Using the information
**a.** From the drug interaction table, list the drugs that are grouped together under the note that their interaction was not studied.
**b.** Copy the stretch of the drug interaction table from "Interaction not studied." through "daily/120 mg once daily)".

══ Text under study

Nucleoside/nucleotide reverse transcriptase inhibitors (NRTIs)

Tenofovir disoproxil fumarate 300 mg once daily
(daclatasvir 60 mg once daily)

↔ Daclatasvir
AUC: 1.10 (1.01, 1.21)
C_max: 1.06 (0.98, 1.15)
C_min: 1.15 (1.02, 1.30)
↔ Tenofovir
AUC: 1.10 (1.05, 1.15)
C_max: 0.95 (0.89, 1.02)
C_min: 1.17 (1.10, 1.24)

No dose adjustment of Daklinza or tenofovir is required.

Lamivudine
Zidovudine
Emtricitabine
Abacavir
Didanosine
Stavudine

Interaction not studied.
Expected:
↔ Daclatasvir
↔ NRTI

No dose adjustment of Daklinza or the NRTI is required.

Non-nucleoside reverse transcriptase inhibitors (NNRTIs)

Efavirenz 600 mg once daily
(daclatasvir 60 mg once daily/120 mg once daily)

════
══ Dataset records

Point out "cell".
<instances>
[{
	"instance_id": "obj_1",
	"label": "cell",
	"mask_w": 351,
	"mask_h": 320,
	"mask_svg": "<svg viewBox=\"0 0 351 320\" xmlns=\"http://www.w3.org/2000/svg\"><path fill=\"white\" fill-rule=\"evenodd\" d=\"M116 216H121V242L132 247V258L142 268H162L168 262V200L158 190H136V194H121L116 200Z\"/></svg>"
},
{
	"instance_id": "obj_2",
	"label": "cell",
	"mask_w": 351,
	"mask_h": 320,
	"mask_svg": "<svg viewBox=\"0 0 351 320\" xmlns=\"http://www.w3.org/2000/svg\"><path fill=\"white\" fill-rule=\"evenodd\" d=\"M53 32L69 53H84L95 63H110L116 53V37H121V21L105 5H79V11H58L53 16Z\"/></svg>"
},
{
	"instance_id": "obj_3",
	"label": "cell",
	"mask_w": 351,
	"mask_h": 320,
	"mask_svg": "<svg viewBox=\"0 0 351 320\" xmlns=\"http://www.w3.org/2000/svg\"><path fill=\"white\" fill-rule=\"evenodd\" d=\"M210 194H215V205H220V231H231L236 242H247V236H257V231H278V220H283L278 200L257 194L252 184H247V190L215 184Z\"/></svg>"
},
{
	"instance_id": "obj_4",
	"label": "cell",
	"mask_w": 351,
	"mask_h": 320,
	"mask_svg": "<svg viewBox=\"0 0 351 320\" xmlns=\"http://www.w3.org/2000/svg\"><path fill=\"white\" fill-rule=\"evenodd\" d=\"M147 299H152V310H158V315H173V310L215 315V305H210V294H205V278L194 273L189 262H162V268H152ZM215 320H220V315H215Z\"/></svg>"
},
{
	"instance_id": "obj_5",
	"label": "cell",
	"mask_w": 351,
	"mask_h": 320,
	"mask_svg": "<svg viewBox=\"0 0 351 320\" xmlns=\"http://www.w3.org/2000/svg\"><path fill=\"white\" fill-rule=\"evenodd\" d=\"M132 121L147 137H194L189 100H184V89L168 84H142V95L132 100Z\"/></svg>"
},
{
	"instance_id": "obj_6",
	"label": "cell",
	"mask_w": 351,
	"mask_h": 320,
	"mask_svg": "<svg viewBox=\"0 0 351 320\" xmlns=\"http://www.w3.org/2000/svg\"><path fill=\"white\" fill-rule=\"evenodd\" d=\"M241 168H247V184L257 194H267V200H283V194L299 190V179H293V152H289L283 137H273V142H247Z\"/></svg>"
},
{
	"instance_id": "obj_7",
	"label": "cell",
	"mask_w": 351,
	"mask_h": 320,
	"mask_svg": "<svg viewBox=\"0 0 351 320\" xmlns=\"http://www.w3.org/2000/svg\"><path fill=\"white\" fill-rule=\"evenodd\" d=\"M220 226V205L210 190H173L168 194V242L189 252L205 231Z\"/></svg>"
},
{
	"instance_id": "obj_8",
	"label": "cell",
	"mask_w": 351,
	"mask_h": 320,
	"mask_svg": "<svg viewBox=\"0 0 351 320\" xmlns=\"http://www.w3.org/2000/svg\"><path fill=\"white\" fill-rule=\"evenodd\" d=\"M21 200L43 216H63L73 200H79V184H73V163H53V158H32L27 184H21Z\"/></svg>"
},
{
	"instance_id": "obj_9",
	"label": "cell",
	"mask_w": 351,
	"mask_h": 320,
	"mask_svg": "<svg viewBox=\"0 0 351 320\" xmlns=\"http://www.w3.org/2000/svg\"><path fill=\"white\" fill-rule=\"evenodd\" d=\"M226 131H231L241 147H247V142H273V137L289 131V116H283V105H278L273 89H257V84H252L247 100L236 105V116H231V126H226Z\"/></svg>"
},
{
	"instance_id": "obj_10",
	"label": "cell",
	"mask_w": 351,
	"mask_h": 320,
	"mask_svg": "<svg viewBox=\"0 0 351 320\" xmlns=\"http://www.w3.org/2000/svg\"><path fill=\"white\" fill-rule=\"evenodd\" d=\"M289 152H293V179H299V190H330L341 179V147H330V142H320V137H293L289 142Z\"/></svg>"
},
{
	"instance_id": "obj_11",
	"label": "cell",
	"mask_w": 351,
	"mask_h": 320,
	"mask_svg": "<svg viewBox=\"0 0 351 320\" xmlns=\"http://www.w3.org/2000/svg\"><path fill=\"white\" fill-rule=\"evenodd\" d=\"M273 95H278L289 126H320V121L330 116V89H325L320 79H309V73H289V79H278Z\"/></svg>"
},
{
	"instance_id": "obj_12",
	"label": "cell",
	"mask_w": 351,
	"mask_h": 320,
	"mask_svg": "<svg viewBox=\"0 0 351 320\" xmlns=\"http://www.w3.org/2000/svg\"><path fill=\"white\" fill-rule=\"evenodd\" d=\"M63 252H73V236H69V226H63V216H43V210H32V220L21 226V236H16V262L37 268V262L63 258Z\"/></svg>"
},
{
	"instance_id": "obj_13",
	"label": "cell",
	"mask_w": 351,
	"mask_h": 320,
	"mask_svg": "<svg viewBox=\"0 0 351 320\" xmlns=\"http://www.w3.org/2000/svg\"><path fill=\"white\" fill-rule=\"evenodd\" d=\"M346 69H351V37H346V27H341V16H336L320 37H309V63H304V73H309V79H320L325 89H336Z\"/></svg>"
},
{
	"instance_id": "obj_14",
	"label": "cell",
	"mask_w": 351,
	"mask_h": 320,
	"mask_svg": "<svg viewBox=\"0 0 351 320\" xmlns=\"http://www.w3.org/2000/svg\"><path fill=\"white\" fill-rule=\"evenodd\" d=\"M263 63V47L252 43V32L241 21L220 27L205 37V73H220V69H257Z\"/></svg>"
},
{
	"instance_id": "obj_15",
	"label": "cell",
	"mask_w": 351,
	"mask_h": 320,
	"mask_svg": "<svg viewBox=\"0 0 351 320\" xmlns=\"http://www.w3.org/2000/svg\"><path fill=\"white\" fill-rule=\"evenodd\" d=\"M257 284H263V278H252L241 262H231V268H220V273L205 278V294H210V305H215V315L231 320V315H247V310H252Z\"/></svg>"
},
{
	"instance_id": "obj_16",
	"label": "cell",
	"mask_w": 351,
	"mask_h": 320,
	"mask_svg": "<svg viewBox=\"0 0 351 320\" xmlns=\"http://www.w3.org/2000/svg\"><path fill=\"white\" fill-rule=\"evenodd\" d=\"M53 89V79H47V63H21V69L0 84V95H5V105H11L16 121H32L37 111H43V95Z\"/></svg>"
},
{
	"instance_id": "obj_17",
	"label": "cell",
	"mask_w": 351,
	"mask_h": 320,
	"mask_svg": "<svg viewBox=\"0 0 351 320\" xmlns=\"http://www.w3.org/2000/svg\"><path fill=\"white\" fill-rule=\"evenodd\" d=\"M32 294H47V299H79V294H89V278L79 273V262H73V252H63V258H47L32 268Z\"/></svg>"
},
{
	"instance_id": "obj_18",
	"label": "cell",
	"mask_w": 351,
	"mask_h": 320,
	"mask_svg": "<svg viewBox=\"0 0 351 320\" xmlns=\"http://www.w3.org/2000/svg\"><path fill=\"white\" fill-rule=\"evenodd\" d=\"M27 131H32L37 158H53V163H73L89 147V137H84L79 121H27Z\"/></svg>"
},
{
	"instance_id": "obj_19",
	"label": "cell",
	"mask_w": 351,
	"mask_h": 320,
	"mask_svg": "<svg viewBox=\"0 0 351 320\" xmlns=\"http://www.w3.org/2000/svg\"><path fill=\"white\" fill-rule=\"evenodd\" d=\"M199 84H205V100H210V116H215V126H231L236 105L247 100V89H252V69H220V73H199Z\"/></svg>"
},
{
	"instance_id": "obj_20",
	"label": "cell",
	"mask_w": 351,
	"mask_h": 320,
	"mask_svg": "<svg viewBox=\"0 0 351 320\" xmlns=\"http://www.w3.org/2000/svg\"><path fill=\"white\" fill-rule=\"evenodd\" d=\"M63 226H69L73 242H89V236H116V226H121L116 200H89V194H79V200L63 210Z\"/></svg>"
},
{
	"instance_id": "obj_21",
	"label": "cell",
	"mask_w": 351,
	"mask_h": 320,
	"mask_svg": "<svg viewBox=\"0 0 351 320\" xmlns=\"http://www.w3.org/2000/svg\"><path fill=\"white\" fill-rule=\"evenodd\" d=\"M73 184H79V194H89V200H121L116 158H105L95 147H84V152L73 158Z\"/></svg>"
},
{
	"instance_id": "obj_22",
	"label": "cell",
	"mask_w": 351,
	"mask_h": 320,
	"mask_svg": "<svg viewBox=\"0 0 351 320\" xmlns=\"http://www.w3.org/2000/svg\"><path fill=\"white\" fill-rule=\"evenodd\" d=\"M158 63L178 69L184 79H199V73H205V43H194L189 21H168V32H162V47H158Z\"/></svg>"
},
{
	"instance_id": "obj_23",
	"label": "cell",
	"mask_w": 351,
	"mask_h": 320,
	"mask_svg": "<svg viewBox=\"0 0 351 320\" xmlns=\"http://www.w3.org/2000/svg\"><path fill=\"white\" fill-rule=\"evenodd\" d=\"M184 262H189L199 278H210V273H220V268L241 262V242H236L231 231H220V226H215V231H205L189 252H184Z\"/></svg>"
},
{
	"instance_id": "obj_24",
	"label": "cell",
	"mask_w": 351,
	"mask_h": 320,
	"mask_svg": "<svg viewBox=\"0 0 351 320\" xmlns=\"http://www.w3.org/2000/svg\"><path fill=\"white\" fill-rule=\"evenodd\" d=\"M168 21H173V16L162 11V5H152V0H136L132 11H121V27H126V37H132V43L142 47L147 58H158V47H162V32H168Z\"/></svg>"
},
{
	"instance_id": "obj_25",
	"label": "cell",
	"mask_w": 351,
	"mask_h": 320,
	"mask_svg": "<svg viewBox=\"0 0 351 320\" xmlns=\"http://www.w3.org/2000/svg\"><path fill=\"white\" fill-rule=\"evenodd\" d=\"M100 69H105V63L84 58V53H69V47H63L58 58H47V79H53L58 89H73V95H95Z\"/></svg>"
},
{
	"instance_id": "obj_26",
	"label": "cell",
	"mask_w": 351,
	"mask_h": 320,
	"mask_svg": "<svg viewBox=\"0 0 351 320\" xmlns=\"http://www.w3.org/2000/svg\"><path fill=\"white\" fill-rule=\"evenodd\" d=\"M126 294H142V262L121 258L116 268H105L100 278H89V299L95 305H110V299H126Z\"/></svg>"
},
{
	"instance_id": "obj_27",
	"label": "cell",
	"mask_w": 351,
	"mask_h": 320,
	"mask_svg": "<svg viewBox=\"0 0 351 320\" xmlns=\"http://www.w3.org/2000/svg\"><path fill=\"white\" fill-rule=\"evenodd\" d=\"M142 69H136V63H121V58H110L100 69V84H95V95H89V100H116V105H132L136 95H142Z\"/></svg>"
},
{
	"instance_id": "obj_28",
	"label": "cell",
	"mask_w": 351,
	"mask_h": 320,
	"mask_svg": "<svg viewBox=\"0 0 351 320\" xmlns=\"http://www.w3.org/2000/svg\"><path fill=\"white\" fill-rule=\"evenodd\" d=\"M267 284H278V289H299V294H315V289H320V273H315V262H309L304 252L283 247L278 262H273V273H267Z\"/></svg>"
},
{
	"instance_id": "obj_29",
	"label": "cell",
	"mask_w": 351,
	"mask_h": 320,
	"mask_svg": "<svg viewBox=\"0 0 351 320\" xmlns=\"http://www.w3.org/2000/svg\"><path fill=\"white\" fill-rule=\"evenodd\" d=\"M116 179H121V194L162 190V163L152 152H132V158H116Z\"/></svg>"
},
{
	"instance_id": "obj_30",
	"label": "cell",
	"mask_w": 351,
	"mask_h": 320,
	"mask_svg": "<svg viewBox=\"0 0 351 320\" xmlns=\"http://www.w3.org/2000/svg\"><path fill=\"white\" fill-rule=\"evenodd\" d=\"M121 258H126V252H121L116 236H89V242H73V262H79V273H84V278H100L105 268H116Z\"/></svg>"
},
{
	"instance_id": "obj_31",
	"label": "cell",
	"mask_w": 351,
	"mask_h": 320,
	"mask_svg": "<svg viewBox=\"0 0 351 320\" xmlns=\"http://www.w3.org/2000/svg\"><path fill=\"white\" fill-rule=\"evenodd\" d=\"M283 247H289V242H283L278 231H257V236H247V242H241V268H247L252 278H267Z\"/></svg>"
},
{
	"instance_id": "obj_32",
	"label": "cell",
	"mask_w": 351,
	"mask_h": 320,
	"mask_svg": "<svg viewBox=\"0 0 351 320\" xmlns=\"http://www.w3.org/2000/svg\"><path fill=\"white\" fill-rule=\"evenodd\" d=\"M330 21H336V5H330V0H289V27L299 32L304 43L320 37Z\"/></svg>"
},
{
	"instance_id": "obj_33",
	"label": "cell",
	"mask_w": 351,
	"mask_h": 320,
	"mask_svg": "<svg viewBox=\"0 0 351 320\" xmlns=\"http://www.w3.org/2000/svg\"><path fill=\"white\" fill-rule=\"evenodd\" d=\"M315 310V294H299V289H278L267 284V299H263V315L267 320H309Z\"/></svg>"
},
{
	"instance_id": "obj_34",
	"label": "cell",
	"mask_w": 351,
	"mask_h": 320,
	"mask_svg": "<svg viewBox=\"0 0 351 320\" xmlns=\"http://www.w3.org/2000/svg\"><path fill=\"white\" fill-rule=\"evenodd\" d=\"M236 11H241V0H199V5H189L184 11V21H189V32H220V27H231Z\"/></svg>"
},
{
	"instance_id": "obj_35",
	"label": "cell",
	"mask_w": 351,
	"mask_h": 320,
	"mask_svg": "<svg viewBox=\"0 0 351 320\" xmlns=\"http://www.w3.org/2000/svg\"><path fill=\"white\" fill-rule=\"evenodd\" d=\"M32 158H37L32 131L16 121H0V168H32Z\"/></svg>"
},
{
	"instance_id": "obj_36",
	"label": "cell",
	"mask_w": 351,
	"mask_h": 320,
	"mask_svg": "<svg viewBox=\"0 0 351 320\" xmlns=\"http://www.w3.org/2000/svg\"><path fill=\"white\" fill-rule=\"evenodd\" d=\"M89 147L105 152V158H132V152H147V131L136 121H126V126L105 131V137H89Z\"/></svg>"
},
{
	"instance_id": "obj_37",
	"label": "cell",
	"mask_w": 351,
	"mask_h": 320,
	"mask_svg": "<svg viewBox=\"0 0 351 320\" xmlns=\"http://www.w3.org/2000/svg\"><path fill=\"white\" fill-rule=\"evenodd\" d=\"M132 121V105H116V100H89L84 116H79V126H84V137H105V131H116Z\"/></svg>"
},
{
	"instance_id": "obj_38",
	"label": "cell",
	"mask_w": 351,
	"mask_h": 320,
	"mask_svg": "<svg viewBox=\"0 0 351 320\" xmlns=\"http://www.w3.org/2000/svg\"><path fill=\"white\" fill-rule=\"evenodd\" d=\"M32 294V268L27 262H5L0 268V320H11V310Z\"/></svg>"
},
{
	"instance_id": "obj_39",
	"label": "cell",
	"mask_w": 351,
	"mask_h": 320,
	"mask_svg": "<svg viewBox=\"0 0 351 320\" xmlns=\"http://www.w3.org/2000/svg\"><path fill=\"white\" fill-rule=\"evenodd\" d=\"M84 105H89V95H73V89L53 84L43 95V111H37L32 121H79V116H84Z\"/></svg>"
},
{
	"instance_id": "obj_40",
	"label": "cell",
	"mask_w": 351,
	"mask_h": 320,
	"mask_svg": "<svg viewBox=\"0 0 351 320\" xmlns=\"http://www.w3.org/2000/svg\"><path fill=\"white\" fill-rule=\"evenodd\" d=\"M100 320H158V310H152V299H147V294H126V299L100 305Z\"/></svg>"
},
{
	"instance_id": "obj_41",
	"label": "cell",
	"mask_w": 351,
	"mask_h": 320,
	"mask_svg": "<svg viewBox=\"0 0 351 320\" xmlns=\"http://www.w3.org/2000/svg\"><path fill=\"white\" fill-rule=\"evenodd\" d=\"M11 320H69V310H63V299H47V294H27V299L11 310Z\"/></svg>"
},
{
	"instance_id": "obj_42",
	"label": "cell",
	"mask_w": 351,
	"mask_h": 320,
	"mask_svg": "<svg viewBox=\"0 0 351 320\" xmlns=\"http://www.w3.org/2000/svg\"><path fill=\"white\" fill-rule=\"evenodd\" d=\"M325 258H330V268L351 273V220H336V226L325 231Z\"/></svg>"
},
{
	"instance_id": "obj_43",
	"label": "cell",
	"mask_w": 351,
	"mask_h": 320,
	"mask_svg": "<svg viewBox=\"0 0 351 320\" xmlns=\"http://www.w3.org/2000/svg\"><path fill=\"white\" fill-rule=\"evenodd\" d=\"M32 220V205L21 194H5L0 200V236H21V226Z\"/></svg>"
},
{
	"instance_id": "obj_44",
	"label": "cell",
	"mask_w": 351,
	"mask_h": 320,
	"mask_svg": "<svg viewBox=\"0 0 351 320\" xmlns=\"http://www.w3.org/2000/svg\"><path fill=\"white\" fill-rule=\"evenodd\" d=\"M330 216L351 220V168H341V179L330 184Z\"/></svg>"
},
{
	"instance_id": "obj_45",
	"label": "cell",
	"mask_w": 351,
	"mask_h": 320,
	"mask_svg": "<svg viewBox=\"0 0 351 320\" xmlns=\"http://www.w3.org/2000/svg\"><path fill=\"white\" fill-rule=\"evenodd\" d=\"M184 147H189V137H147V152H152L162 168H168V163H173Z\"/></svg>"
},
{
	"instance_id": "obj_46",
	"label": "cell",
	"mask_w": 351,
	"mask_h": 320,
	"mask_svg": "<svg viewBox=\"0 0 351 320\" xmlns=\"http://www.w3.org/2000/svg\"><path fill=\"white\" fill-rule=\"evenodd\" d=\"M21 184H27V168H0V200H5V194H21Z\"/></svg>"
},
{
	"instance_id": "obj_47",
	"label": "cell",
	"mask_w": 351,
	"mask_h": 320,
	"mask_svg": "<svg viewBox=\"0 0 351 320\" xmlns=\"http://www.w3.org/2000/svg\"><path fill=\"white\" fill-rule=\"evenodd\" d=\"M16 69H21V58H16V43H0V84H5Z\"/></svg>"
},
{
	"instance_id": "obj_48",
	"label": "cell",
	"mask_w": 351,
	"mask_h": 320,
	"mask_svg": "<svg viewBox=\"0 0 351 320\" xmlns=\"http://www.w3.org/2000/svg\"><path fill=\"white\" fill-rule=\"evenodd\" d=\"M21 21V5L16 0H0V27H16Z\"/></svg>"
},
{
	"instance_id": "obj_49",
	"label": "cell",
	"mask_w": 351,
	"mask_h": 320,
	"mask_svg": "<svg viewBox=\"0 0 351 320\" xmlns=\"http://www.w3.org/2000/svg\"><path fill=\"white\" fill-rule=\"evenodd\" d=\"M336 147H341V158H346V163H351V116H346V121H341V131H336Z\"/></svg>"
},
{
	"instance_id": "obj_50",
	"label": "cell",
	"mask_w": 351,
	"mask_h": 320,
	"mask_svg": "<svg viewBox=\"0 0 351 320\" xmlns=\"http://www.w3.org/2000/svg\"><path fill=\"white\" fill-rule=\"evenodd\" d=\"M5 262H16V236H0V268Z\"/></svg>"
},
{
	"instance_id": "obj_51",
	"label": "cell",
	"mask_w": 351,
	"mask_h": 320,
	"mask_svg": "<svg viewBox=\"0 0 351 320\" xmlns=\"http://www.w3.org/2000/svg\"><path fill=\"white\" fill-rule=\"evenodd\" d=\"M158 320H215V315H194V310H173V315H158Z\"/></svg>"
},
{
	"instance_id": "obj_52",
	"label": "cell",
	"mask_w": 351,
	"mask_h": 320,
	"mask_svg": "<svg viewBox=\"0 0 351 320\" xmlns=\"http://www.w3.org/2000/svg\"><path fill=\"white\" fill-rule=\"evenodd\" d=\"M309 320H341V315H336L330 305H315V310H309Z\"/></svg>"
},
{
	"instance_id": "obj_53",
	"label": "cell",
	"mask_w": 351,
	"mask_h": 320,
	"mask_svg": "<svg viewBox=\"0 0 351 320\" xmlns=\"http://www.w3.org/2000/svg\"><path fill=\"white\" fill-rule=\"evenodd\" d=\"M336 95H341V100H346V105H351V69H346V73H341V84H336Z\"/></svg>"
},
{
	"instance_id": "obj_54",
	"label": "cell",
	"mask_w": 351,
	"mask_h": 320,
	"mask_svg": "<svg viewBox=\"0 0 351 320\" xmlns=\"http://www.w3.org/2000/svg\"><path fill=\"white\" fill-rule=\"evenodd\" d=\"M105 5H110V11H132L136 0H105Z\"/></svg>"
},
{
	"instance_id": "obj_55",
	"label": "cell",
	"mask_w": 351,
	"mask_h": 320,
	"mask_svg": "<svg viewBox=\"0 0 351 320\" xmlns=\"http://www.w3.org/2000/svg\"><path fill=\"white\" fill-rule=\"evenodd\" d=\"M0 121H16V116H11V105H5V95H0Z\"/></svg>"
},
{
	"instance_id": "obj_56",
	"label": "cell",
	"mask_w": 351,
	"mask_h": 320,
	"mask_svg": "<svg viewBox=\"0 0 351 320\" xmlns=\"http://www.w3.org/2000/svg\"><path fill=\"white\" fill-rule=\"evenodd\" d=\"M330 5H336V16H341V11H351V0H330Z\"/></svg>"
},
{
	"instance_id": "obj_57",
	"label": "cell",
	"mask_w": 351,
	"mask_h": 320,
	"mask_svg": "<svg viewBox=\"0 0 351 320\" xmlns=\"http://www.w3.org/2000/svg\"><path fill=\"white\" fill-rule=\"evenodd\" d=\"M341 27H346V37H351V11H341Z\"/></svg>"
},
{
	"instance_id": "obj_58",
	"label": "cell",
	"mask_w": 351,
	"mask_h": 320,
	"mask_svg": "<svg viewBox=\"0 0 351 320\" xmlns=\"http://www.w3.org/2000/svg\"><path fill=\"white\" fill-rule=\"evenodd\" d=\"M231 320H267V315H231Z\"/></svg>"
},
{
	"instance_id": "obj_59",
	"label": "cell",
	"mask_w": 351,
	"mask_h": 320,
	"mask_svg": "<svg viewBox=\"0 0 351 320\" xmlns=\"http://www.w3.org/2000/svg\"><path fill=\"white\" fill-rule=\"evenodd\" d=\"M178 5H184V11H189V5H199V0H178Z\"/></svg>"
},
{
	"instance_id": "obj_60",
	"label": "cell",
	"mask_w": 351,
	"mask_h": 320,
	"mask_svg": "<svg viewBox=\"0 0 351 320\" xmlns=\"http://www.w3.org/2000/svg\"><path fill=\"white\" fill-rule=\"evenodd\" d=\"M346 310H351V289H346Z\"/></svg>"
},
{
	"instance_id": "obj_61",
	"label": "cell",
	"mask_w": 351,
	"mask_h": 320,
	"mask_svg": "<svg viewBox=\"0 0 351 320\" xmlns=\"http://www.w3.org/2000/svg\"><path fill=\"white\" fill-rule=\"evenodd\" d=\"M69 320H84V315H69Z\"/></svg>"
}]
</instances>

════

Answers to this exercise
**a.** Lamivudine, Zidovudine, Emtricitabine, Abacavir, Didanosine, Stavudine

**b.**
Interaction not studied.
Expected:
↔ Daclatasvir
↔ NRTI

No dose adjustment of Daklinza or the NRTI is required.

Non-nucleoside reverse transcriptase inhibitors (NNRTIs)

Efavirenz 600 mg once daily
(daclatasvir 60 mg once daily/120 mg once daily)